Saturday, January 29, 2011

Unbalanced Expression

For the most part, interviews have always gone easy for me which is curious because I have an almost uncontrollable fear of social settings. I'm generally so consumed by the anticipation of the event that when the meeting eventually takes place my technical reflexes take over. This is both a blessing and a curse: technical questions and topics are not a problem when in this state but a vague question about personality and past experiences tends toward meaningless rambling about nonsense. Social prowess notwithstanding I've come out on top more times than not in these adventures... until recently.
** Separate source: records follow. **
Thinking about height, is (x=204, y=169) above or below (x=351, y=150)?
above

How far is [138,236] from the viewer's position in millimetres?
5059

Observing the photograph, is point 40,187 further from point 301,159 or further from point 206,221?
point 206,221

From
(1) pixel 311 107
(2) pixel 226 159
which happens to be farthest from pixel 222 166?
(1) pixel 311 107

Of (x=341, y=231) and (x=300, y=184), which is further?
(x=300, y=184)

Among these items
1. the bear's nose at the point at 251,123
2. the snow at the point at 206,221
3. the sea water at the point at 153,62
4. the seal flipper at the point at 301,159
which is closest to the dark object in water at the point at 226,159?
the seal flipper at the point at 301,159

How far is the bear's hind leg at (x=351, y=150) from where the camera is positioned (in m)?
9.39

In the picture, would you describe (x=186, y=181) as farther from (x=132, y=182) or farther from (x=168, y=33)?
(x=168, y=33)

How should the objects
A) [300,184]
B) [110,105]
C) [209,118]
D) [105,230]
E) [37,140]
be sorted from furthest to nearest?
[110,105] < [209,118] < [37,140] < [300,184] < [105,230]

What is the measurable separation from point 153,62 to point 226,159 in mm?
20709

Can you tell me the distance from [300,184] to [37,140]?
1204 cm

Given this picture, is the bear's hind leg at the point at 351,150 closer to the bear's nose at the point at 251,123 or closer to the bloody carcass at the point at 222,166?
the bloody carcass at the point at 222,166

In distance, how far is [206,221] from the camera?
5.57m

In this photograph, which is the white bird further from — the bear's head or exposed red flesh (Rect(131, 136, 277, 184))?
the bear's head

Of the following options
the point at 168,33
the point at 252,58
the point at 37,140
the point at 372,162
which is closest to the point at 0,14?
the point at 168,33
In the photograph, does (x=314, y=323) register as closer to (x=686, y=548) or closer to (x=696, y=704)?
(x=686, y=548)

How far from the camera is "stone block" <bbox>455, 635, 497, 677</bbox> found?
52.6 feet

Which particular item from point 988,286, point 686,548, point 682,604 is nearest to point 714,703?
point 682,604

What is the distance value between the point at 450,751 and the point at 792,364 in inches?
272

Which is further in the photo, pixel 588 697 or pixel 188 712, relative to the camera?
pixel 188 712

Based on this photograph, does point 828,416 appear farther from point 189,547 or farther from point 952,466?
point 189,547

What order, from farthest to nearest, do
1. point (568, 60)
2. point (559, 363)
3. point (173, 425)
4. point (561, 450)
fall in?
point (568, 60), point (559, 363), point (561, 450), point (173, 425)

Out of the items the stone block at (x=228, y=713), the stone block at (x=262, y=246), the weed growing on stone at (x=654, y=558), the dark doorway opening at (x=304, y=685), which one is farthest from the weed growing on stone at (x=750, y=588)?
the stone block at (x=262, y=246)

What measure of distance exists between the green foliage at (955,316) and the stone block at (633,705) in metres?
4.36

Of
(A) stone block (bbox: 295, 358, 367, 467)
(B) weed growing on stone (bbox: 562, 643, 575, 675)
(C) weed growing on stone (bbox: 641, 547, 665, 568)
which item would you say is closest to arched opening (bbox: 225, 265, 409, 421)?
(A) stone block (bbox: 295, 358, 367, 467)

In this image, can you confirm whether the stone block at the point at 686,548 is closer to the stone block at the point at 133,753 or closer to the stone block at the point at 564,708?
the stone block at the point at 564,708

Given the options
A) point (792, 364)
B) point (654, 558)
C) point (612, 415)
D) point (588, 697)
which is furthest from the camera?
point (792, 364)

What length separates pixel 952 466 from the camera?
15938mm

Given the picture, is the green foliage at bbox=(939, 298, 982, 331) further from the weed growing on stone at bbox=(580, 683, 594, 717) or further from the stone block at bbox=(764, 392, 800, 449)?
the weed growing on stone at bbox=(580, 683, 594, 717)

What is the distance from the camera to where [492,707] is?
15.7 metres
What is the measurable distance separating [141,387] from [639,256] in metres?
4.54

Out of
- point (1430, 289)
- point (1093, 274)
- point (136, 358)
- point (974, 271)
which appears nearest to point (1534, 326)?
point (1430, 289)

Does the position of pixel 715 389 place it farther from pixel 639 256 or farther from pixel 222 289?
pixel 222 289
I interviewed at a startup company where there were two technical questions that I had trouble with. Incidentally, the 'who we are' and 'who are you' portions actually went much better than usual - I do love irony. In either case, the first question was related to querying billions of bytes of data to provide quasi real-time behavior to users. The question was intentionally vague leaving much open to interpretation and I pared it down as much as my experience supported: what is unique in the data, what are the time constraints, what about false negatives/positives, caching, backend structure, and so on. In the end I just came to the conclusion that I could not provide the design details that they were looking for and said so. This took about fifteen minutes and they did not seem too discouraged with my ultimate conclusion.

The second question was direct and significantly less open-ended - this is the part that really threw me for a loop. The question was this: 'Solve the following expression using any language you want'.

(((1+3)*7)+((((3-1)/(1+3))*8)))

Me: "Use eval in ruby or python"
Them: "Good. You can't use eval"
Me: "I'm not too familiar, but a Lisp interpreter?"
Them: ... confused, unexpected looks ...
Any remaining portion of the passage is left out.